What you have to do>
Take the lines below beginning at the line that has "scientific name: Mus" and stopping after the line that has "genus: Felis", and print them exactly as they are, with no other lines.

Records excerpted from a collection
##########
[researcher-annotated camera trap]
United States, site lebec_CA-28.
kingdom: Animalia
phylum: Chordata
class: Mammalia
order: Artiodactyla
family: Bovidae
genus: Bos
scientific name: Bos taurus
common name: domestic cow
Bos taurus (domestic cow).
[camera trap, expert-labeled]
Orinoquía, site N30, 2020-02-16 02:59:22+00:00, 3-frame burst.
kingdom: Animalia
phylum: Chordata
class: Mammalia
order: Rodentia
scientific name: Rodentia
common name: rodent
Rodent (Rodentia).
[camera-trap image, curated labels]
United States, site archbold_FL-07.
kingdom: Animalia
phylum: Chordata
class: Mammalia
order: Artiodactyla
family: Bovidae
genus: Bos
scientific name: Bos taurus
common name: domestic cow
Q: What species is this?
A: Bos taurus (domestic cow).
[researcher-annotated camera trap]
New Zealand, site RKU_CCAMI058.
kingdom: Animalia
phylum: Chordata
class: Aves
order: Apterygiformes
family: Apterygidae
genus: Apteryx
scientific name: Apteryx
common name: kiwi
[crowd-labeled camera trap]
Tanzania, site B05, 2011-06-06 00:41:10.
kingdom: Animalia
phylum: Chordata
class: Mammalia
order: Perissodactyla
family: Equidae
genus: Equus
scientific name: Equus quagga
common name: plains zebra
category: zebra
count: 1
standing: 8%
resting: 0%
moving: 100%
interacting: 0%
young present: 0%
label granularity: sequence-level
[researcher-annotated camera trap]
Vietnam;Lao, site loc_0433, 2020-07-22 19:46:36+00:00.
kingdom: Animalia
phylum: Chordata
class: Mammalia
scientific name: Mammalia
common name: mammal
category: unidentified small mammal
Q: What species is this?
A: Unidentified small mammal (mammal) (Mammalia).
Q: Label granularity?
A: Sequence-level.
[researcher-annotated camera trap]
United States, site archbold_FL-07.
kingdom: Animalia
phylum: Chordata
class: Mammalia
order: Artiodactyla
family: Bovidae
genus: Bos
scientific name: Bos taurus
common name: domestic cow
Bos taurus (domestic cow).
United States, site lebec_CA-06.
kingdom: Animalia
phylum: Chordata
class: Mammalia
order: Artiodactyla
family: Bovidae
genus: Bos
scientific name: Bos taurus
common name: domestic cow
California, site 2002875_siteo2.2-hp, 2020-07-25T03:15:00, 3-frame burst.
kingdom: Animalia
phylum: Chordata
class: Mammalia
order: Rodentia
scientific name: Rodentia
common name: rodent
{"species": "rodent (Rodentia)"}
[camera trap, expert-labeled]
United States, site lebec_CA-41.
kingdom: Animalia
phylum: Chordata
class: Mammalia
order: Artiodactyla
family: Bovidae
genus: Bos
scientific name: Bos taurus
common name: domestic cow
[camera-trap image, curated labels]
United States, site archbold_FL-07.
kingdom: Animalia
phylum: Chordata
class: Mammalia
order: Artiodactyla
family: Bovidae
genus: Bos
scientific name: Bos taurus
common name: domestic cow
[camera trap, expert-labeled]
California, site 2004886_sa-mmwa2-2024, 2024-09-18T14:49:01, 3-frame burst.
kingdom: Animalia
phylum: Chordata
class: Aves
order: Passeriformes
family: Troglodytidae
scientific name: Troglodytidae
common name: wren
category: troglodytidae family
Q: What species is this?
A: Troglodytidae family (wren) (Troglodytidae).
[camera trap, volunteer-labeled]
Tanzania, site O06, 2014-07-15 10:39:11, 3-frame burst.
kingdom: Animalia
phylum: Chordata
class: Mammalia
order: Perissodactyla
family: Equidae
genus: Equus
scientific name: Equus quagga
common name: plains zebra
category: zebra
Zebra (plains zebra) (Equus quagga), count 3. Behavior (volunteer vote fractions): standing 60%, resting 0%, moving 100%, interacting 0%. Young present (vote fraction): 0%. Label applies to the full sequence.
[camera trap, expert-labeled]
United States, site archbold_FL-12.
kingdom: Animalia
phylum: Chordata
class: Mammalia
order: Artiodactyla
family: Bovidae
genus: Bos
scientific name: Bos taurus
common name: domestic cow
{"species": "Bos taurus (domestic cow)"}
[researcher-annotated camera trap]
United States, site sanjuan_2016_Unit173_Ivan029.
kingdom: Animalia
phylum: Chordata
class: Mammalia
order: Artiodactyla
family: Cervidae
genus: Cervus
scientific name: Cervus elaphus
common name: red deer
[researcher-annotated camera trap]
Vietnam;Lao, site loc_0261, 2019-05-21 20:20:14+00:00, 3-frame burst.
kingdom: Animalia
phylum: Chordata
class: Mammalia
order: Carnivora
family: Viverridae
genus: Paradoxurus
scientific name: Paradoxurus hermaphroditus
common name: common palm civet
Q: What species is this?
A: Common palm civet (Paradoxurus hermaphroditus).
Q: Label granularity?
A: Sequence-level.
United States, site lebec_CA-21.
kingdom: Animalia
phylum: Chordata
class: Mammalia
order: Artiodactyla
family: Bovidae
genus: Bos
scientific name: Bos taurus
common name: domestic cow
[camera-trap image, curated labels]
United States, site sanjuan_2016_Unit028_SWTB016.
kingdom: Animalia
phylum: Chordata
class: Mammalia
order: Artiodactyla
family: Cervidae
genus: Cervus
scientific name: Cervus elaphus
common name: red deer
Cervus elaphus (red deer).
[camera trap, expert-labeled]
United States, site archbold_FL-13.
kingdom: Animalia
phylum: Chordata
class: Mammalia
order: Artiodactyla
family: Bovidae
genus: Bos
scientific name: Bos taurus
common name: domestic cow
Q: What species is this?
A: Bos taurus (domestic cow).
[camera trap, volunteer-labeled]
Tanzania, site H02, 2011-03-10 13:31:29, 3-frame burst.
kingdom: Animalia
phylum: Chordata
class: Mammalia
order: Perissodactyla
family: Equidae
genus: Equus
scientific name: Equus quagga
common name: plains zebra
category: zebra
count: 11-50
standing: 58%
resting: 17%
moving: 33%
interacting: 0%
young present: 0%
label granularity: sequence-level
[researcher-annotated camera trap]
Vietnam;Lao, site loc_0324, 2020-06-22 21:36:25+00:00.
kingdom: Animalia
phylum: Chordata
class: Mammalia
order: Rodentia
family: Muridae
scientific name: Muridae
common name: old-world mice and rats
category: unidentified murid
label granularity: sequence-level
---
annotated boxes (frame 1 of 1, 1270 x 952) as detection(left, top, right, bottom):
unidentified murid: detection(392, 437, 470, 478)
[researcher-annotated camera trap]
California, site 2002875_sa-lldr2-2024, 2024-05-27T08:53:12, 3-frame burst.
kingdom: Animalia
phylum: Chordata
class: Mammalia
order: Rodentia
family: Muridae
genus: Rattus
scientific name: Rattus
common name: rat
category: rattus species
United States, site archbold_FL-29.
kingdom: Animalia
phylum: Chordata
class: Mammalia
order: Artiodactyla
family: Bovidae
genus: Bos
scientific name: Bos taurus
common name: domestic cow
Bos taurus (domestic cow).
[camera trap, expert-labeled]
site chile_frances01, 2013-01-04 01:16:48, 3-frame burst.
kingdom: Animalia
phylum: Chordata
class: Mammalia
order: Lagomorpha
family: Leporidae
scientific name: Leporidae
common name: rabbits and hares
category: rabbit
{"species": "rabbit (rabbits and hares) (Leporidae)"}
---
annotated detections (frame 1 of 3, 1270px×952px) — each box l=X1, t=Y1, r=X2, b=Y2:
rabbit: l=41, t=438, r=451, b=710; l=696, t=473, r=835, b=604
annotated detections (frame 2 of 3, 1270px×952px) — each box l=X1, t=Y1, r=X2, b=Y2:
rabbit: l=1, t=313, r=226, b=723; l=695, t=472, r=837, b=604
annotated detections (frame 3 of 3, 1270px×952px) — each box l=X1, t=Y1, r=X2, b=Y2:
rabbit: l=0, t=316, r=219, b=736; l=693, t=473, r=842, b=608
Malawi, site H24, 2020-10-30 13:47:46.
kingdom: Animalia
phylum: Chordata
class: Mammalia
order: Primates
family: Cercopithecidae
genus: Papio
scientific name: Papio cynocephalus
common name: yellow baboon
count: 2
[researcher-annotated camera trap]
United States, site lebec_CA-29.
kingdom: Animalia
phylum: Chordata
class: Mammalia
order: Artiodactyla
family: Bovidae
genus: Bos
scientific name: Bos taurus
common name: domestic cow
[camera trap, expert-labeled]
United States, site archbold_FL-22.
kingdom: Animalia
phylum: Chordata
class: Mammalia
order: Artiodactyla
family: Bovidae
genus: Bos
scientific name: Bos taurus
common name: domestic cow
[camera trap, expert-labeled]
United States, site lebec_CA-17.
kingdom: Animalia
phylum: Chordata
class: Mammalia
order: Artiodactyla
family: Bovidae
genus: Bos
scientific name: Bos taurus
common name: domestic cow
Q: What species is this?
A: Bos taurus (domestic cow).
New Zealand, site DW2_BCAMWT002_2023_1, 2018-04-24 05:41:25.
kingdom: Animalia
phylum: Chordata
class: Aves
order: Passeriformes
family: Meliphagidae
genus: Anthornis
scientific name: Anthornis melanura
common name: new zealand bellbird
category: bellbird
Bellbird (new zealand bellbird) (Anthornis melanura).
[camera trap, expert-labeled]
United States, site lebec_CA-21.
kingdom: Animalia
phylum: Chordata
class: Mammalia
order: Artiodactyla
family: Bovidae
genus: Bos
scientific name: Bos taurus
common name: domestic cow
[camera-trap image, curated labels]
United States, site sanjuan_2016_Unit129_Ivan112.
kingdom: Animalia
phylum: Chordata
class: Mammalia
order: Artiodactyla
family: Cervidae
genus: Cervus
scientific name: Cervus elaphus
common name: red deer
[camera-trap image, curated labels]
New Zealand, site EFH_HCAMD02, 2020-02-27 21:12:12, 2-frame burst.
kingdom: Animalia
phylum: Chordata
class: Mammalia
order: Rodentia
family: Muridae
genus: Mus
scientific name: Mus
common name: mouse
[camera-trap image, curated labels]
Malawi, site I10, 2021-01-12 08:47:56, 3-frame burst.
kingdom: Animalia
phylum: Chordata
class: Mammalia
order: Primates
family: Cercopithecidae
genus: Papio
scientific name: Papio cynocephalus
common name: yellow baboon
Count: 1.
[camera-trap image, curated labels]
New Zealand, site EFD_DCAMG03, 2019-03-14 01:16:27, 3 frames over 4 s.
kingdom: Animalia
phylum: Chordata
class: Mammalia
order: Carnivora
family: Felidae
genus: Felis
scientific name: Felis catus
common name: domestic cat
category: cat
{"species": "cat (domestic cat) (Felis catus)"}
##########
Reply>
scientific name: Mus
common name: mouse
[camera-trap image, curated labels]
Malawi, site I10, 2021-01-12 08:47:56, 3-frame burst.
kingdom: Animalia
phylum: Chordata
class: Mammalia
order: Primates
family: Cercopithecidae
genus: Papio
scientific name: Papio cynocephalus
common name: yellow baboon
Count: 1.
[camera-trap image, curated labels]
New Zealand, site EFD_DCAMG03, 2019-03-14 01:16:27, 3 frames over 4 s.
kingdom: Animalia
phylum: Chordata
class: Mammalia
order: Carnivora
family: Felidae
genus: Felis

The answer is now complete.